Live Science reports two new studies on the effectiveness of acupuncture, which show mixed results. One of them found that women suffering from urinary incontinence under stress (this occurs when they sneeze, cough, laugh or engage in sports) can benefit from acupuncture. While another study has shown that acupuncture does not increase the chances of women with infertility for the birth of a child.
Both studies were conducted in China at about the same time, and their results, published in the journal JAMA, confirmed the already existing scientific belief that acupuncture should not be used everywhere and not always.
Previous studies on acupuncture have suggested that the benefits of the technique are generally limited by the subjectivity of the results. In other words, the positive expectations of patients and their assurance that everything will turn out can already contribute to improvement. But the two studies that are under discussion use strictly scientific methods to test the effects of acupuncture.
In the first study, scientists assigned 504 randomly selected women with stress incontinence or “electroacupuncture” (acupuncture + electrostimulation) or “false electroacupuncture.” In the first case, the patients were treated according to the rules, taking into account the traditional points of acupuncture, whereas in the second case treatment was performed without the use of electric current, and the points were chosen randomly. All women were treated three times a week for six weeks.
In the final study, women in the first group of improvements were obvious, unlike women from the second group. This suggests that for people with a similar problem acupuncture can indeed be a reasonable complement to other treatments. However, even then, do not forget about the effect of placebo, which scientists believe to a greater or lesser extent, but always contributes to the effectiveness of acupuncture.
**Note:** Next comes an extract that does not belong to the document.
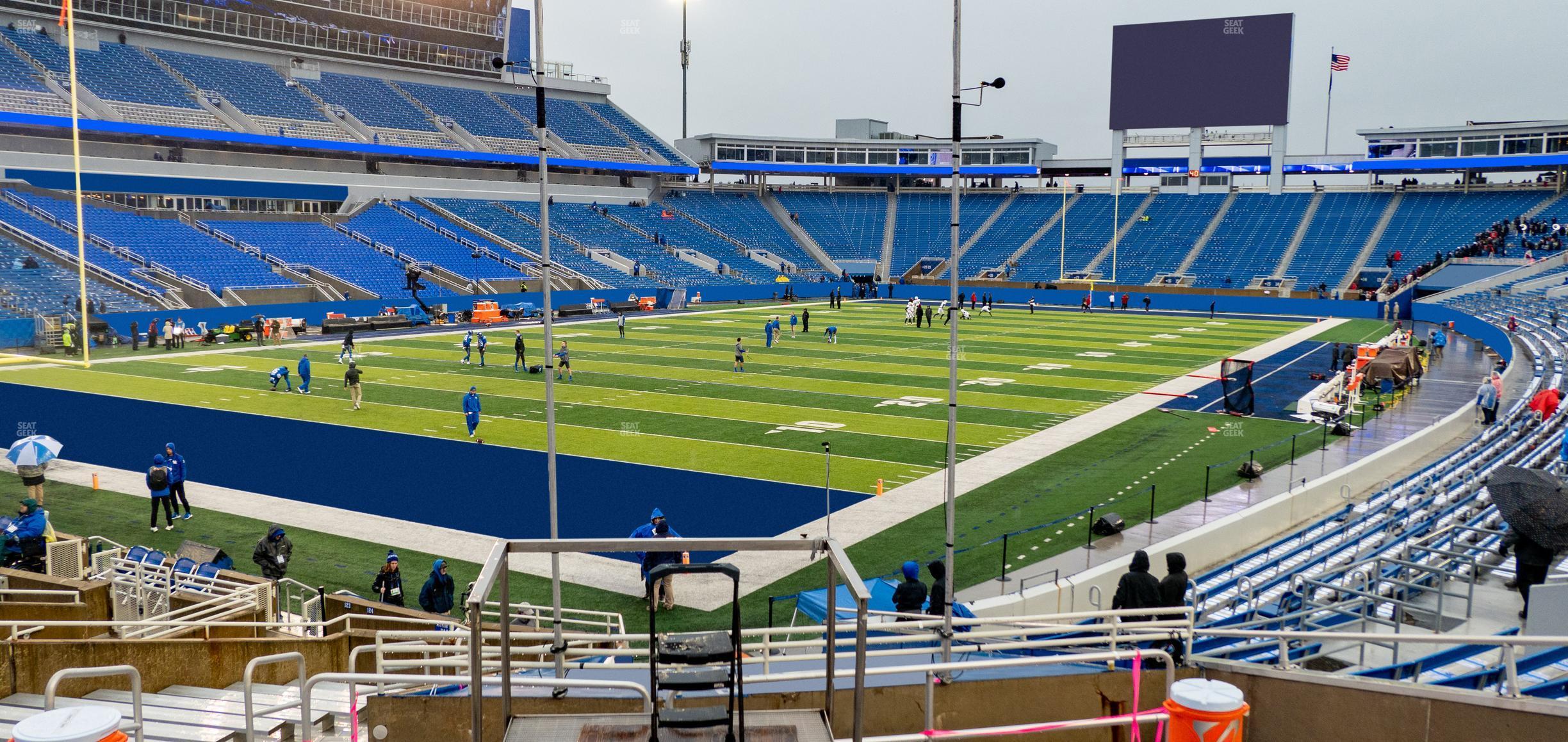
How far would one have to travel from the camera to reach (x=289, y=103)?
64375 mm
In a second study, researchers from the Heilongjiang University of Chinese Medicine in Harbin studied acupuncture options for the treatment of infertility in women with polycystic ovary syndrome. For this purpose, they nominated 1000 randomly selected women with this diagnosis of therapy: the first group – acupuncture in combination with the drug (clomiphene citrate), the second group – fake acupuncture and the same drug, the third group – acupuncture in combination with placebo, the fourth group – fake acupuncture and placebo.
During a study that was conducted between 2012 and 2015, they were pregnant and gave birth to about 200 women from the sample. As expected, women who received the drug shown by the doctor had a higher chance of becoming pregnant, compared with those who received the placebo (29% vs. 15%). At the same time, acupuncture was not associated with an increase in fertility compared with fictitious acupuncture, regardless of whether it was shown with or without clomiphene.
In this way, acupuncture can work in a number of cases, but it is not worthwhile hoping on her with infertility or other serious violations. Moreover, it is not necessary to be interested in acupuncture, and absolutely it is not necessary to address to it without consultation of the doctor. Yes, a placebo can work. But if you need serious treatment, the sooner you start it, the better.